**Directions:**
Can you retype, word for word, the part of the trading strategy discussion that opens with the words containing "actual times, no." and closes with "and sector state."?

Yeah this is kinda what I was looking for. But do you for example look at trading time? To see what times work best for the strategy, or if it perfoms during news releases etc or during low volatility periods.

And do you have certain benchmarks for types of strategies?
 
Yeah this is kinda what I was looking for. But do you for example look at trading time? To see what times work best for the strategy, or if it perfoms during news releases etc or during low volatility periods.

And do you have certain benchmarks for types of strategies?

actual times, no. with regard to best times for the strategy I would test under up trend only, down only and then build an adaptive trend filter to recognise market and sector state.
also was the relative strength against the broader market

the only benchmark i have is the base strategy without any filters mentioned above
so basically I might start with no trend filter, gradually build components into the strategy
then throw in a neural network to possibly identify other variables.
I rarely use a NN to trade off though, but just identify additional criteria
Also I never optimise
 
What about testing on out of sample and across multiple instruments, if that provides good results then you 'probably' have something.
 
Hi everyone,

Going back to the initial post… it is a very important discussion…. because strategy evaluation is a huge big subject.

Well, here you have my two cents…

I believe that the evaluation should start even before we get the first simulation results. I mean, we need to make sure that the logic behind the strategy is sound and that it has a good chance of holding up in the future. Then we also need to make sure our historical data is complete and clean. You know, the results won’t matter if we start with shaky logic and bad data.

After these initial steps, and still before we even start coding our strategy, we need to focus on real-time data and execution details. Here we need to make sure that it is possible to get the data we need, when we need it, and that it is possible to reasonably execute the trades as soon as we get our signals.

**Supplied data:**

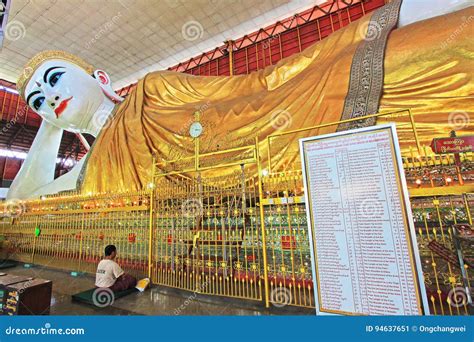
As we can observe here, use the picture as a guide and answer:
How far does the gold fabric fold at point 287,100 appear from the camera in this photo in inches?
95.0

**Answer to the problem:**
actual times, no. with regard to best times for the strategy I would test under up trend only, down only and then build an adaptive trend filter to recognise market and sector state.